BEGIN Data in this exercise

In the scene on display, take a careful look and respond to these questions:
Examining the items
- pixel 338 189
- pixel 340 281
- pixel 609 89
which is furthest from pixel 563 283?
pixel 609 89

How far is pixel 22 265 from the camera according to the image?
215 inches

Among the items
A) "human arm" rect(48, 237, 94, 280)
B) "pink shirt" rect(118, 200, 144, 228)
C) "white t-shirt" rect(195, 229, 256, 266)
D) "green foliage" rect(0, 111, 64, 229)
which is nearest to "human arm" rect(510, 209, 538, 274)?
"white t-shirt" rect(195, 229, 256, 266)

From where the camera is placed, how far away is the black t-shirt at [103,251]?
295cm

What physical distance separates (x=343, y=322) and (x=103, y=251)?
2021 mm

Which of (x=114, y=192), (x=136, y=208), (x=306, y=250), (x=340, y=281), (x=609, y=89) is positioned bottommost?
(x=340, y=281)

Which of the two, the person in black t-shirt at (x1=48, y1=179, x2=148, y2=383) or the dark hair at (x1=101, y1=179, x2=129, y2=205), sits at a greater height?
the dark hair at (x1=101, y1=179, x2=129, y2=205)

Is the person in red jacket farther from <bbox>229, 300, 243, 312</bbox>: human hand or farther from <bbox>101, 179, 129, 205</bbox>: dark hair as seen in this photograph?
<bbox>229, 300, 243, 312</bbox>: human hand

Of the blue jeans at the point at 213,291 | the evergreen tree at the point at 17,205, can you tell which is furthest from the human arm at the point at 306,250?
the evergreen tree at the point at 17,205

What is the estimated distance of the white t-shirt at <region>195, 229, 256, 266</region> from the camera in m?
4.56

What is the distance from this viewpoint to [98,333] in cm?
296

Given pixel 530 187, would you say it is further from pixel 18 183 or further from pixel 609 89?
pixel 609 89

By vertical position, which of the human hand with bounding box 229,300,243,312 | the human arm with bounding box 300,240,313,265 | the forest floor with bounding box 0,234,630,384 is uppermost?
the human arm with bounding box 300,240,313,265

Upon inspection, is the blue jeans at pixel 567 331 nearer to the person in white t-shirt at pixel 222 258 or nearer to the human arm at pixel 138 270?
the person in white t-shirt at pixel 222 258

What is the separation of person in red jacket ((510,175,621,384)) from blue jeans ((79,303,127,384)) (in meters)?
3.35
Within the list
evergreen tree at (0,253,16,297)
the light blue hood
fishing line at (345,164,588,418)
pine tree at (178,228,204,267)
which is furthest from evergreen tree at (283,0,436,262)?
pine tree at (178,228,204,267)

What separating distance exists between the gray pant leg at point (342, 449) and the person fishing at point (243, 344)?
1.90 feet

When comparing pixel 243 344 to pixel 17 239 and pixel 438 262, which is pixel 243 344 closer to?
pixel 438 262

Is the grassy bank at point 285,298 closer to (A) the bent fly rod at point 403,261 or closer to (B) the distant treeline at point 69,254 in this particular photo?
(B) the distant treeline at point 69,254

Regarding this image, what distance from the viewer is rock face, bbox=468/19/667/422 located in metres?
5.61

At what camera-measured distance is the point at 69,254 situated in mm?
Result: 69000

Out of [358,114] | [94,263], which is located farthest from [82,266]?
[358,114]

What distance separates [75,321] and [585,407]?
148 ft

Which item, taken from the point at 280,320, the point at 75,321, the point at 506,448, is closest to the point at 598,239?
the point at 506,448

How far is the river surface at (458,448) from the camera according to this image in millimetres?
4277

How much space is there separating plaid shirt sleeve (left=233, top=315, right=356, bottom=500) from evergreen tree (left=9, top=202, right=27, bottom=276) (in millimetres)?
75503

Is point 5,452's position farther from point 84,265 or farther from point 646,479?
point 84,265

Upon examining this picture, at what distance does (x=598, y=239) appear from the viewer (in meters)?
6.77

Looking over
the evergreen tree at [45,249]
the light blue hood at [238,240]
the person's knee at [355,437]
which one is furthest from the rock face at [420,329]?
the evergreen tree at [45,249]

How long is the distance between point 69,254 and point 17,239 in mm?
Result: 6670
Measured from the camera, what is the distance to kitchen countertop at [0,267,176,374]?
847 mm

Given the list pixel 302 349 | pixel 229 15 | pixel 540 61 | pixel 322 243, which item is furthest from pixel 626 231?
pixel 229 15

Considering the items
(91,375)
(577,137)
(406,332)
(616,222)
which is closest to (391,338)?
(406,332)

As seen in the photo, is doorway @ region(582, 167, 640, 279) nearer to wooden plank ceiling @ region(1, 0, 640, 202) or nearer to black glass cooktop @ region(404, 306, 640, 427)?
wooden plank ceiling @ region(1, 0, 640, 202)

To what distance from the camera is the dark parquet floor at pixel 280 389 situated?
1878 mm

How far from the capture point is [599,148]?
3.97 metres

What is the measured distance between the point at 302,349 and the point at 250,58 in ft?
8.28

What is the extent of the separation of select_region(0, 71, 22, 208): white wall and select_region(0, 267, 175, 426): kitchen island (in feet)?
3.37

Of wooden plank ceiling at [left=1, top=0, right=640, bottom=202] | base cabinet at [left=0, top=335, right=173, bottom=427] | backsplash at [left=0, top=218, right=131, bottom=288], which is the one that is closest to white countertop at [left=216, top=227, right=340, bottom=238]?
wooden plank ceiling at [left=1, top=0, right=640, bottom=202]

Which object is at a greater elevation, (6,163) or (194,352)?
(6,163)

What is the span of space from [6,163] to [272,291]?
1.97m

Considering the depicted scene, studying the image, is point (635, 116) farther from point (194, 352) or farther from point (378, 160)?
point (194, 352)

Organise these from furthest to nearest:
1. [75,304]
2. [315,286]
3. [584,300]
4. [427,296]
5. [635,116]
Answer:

END Data in this exercise

Return each line of the listing above that contains the string "human", matching its case exactly.

Exercise response =>
A) "human arm" rect(48, 237, 94, 280)
which is nearest to "human arm" rect(510, 209, 538, 274)?
Is the person in red jacket farther from <bbox>229, 300, 243, 312</bbox>: human hand or farther from <bbox>101, 179, 129, 205</bbox>: dark hair as seen in this photograph?
<bbox>229, 300, 243, 312</bbox>: human hand
Of the blue jeans at the point at 213,291 | the evergreen tree at the point at 17,205, can you tell which is furthest from the human arm at the point at 306,250?
By vertical position, which of the human hand with bounding box 229,300,243,312 | the human arm with bounding box 300,240,313,265 | the forest floor with bounding box 0,234,630,384 is uppermost?
the human arm with bounding box 300,240,313,265
Upon inspection, is the blue jeans at pixel 567 331 nearer to the person in white t-shirt at pixel 222 258 or nearer to the human arm at pixel 138 270?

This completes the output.